═══ Records to process

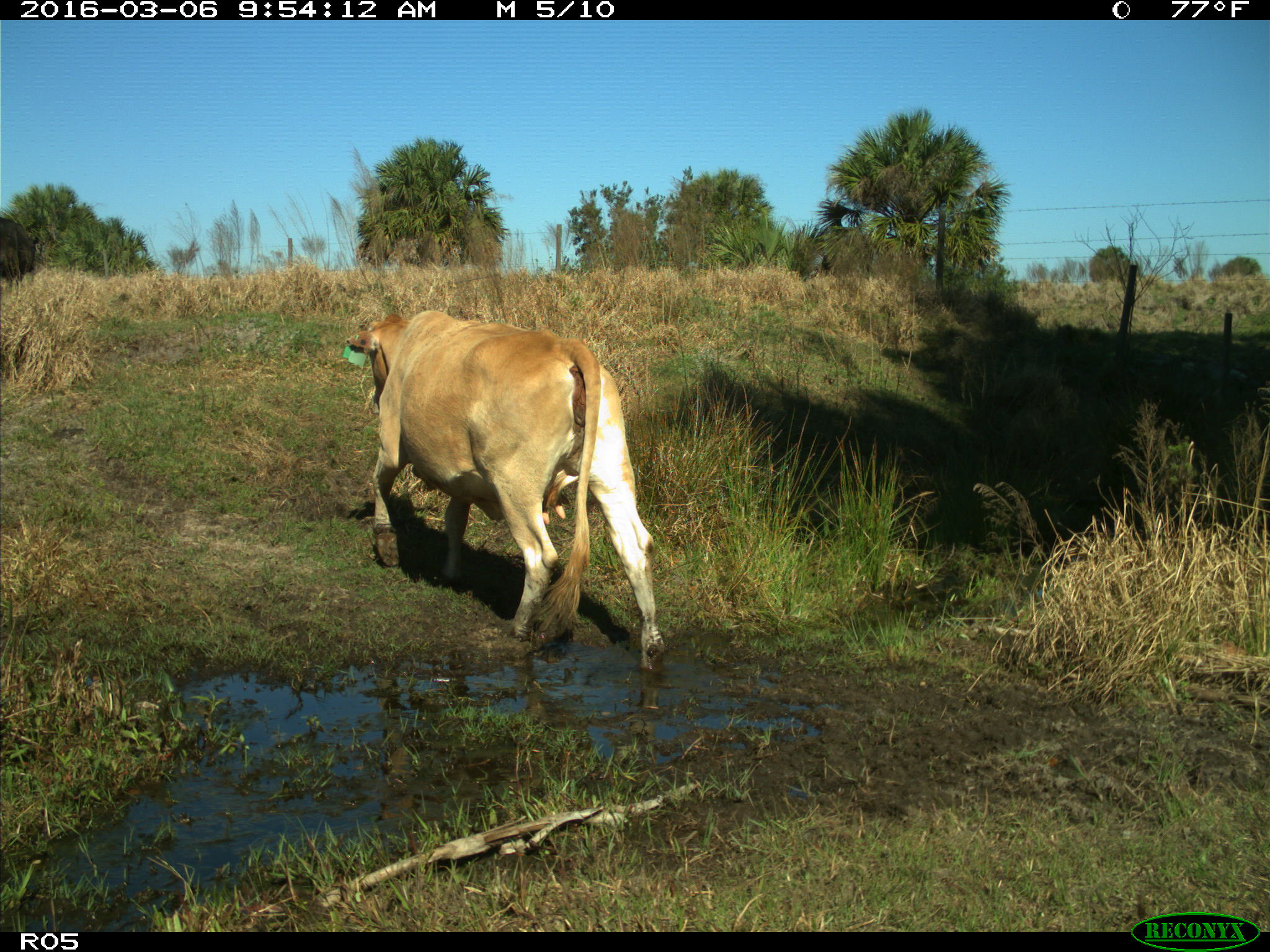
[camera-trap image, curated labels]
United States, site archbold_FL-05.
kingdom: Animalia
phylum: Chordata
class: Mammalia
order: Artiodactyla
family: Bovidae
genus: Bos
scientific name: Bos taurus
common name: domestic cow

══════

Your reply should be an exact copy of every line from the line with "United States, site archbold_FL-05." through the final line of the data, and nothing more.

Task response:
United States, site archbold_FL-05.
kingdom: Animalia
phylum: Chordata
class: Mammalia
order: Artiodactyla
family: Bovidae
genus: Bos
scientific name: Bos taurus
common name: domestic cow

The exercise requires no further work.